Alberto Farina closes the TSA Stand up Comedy with a lot of laughter


L’AQUILA – We met him thanks to the television program “Colorado” of which he has become a pillar over the years. The Roman comedian Alberto Farina closes the second season of the Stand Up Comedy of the Teatro Stabile d’Abruzzo with his show “It’s not my fault that I know like this.”

Known for his simplicity and sharp, sometimes surreal comedy, also given by his slightly wild appearance reminiscent of the suburban kids of the 70s, he transformed the Ridotto of the Municipal Theater into a chorus of laughter.

The protagonists are the life anecdotes of the actor, who graduated from Enzo Garinei’s “Ribalte” theater academy, and his extravagant family. Childhood in the Roman suburbs was for Alberto Farina picturesque inspiration motif. There is no shortage of stories of his life as a couple, of his work, before and after his success and, in keeping with the nature of an actor, of his job at a call center from which he was fired because he “talked too much on the phone”.

A detail of his comedy is certainly the introduction of imaginary places that form the backdrop to the adventures of the Roman comedian: “Cupinio”, an invented location, presumably in the Lavinio area, and “Tornioranza”, a neighborhood in the city of Rome, where feuds and crime they are the order of the day.

But also aunts, uncles, cousins, his doctor father and his professor mother, all become actors in Alberto’s adventures who thus becomes the man with the largest family in the world: “We are a really strange family!”. A strange and large family, which has ancient roots and distant ancestors, even to the time of Jesus.

He repeatedly underlines his difference from them, as if he were a kind of black sheep, the same one who ruined a friend’s wedding because of those muffins made with crops from his balcony, but he justifies himself like this: “It’s not my fault I feel like this!”.

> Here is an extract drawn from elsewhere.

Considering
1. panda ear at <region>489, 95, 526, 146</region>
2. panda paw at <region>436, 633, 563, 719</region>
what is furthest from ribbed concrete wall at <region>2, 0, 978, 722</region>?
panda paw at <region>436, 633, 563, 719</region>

He talks about the jokes cut from his television shows, those sued by various associations, and those suggested by his mother, a master of black humor.

At the end of the show, he takes advantage of the warm presence and availability of the public to shoot a promotional video for the next date in Lavinio, May 5th – Manzoni’s date, he says – which seems to be short of booked people. On the first take he gets the question wrong, on the second the phone was in photo mode, on the third, finally, he gets it!

People laugh, laugh a lot. The TSA Stand Up Comedy season ends with a lot of laughter and the comment at the exit, even though we were in L’Aquila, was: “Farina really makes tajià for me!”.

Aò, but has anyone in Pavona booked in the end?